## THE TASKS
1 – In the passage on computing the motif code, what is stored separately in dictionary R?
2 – Return every one of the segmentation records below verbatim, with no changes.

## PASSAGE PROVIDED
»»

Top: Motif analysis runtimes for 30 graphs from the KONECT repository (Kunegis 2013). Dotted lines show a linear fit in log space. The legend shows the slope. Middle: Sampling runtimes in the same experiment. Bottom: Number of motifs in the 100 candidate subgraphs. Error bars in the top and middle rows show the 95% confidence interval over 10 repeats. For the bottom row, they show the range of the data (Colour figure online)

However, by creating implementations that are specific to the base code used, we can make this operation more efficient: the computation of \(L_\text {base}(H)\) is usually the dominant operation, and for the codes described here, we do not need the whole graph \(H'\) to compute this codelength, only certain descriptive statistics (the dimensions in the case of the ER model and the degree sequence in the case of the DS and EL models). We will illustrate the case for the EL model.

Proposition 1

Let \(\text {inc}(I)\) be the set of all links incident to only one node in subgraph I, and let \(\text {inc}({{\mathcal {I}}}) = \bigcup _{I\in {{\mathcal {I}}}} \text {inc}(I)\). If the EL code is used as a base, the motif code for a graph G and a motif M with instances \({{\mathcal {I}}}\) can be computed in time \(O(n(G) + |{{\mathcal {I}}}| \cdot m(M) + |\text {inc}({{\mathcal {I}}})|)\).

Proof

Assume that the graph is stored as a forward and backward list as described in Sect. 4.4 (or one such list in the case of an undirected graph). We first require an array representation of the degree sequence in memory.

If the graph is in memory, this can be achieved in O(1) by creating an object that refers to the node lists dynamically. If the graph is stored on disk, this will take O(n(G)). Call the resultant object D. If multiple motifs are tested for one graph, this part of the code can be amortized.

We can then move through the motif’s instances \({{\mathcal {I}}}\) and work out how the removal of each instance from the graph, replacing it by an instance node, transforms the degree sequence of the graph. For links entirely within an instance, the degrees of both incident nodes are decremented. For a link with one side inside the instance, the degree of the inside node is decremented and the degree of the first node of the instance (which becomes the instance node) is incremented. If this particular link has been created already, the node degree is not incremented, and the extra link is stored separately, in dictionary R. That is, the modified degree sequence is that of \(H'\).

Since D can take up a lot of memory for large graphs, we do not copy it, but instead create a dynamic view based on the increments and decrements required. This process takes \(O(|{{\mathcal {I}}}| \cdot m(G) + \text {inc}({{\mathcal {I}}})) \) when implemented as a simple loop over all links in all instances.

Given the resulting degree sequence \(D'\) of graph \(H'\), we can compute \(L_\text {EL}(H')\) in O(m(G)) by a simple loop over the degrees.

The rest of the code can be computed straightforwardly, as described in Algorithm 1: the rewiring bits can be computed in \(O(|{{\mathcal {I}}}| \times m(M))\), by a simple loop over all links in all instances. The code for the multiple edges can be computed with a loop over all elements in R, which in the worst case has size \(O(\text {inc}({{\mathcal {I}}}))\). The codelength for the instance nodes and insertions can both be computed in O(1).

««

Collected data:
»»

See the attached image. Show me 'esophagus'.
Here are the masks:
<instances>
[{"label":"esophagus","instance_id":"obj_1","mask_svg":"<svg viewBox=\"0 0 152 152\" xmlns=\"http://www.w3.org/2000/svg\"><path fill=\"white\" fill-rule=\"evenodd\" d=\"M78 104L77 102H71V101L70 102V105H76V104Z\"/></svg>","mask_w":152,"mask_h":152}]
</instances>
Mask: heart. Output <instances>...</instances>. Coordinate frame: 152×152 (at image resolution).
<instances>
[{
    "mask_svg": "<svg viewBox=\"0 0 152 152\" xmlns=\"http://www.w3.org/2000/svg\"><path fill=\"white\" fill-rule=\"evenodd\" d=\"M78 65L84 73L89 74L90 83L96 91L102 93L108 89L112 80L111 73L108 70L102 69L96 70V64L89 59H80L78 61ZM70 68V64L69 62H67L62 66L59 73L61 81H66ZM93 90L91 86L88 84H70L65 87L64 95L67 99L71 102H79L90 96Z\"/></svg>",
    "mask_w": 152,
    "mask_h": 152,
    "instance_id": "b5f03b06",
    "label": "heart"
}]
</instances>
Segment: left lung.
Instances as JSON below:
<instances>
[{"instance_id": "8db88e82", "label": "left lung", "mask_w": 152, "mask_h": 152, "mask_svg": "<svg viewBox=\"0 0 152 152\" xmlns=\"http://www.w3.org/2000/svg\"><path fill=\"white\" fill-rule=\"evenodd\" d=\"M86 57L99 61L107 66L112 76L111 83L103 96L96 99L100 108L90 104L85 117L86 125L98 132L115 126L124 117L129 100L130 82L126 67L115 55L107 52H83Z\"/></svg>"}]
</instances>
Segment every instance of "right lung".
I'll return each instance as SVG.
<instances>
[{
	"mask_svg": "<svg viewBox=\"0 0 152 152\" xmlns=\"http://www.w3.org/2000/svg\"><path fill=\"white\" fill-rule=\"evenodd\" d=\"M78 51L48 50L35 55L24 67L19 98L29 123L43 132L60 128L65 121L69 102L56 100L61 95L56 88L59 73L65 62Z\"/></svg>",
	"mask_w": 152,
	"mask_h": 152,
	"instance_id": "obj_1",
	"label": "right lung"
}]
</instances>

««

## RESPONSES TO THE EXERCISE
1 – The extra link is stored in dictionary R when that link has already been created, in which case the node degree is not incremented.

2 –
See the attached image. Show me 'esophagus'.
Here are the masks:
<instances>
[{"label":"esophagus","instance_id":"obj_1","mask_svg":"<svg viewBox=\"0 0 152 152\" xmlns=\"http://www.w3.org/2000/svg\"><path fill=\"white\" fill-rule=\"evenodd\" d=\"M78 104L77 102H71V101L70 102V105H76V104Z\"/></svg>","mask_w":152,"mask_h":152}]
</instances>
Mask: heart. Output <instances>...</instances>. Coordinate frame: 152×152 (at image resolution).
<instances>
[{
    "mask_svg": "<svg viewBox=\"0 0 152 152\" xmlns=\"http://www.w3.org/2000/svg\"><path fill=\"white\" fill-rule=\"evenodd\" d=\"M78 65L84 73L89 74L90 83L96 91L102 93L108 89L112 80L111 73L108 70L102 69L96 70V64L89 59H80L78 61ZM70 68V64L69 62H67L62 66L59 73L61 81H66ZM93 90L91 86L88 84H70L65 87L64 95L67 99L71 102H79L90 96Z\"/></svg>",
    "mask_w": 152,
    "mask_h": 152,
    "instance_id": "b5f03b06",
    "label": "heart"
}]
</instances>
Segment: left lung.
Instances as JSON below:
<instances>
[{"instance_id": "8db88e82", "label": "left lung", "mask_w": 152, "mask_h": 152, "mask_svg": "<svg viewBox=\"0 0 152 152\" xmlns=\"http://www.w3.org/2000/svg\"><path fill=\"white\" fill-rule=\"evenodd\" d=\"M86 57L99 61L107 66L112 76L111 83L103 96L96 99L100 108L90 104L85 117L86 125L98 132L115 126L124 117L129 100L130 82L126 67L115 55L107 52H83Z\"/></svg>"}]
</instances>
Segment every instance of "right lung".
I'll return each instance as SVG.
<instances>
[{
	"mask_svg": "<svg viewBox=\"0 0 152 152\" xmlns=\"http://www.w3.org/2000/svg\"><path fill=\"white\" fill-rule=\"evenodd\" d=\"M78 51L48 50L35 55L24 67L19 98L29 123L43 132L60 128L65 121L69 102L56 100L61 95L56 88L59 73L65 62Z\"/></svg>",
	"mask_w": 152,
	"mask_h": 152,
	"instance_id": "obj_1",
	"label": "right lung"
}]
</instances>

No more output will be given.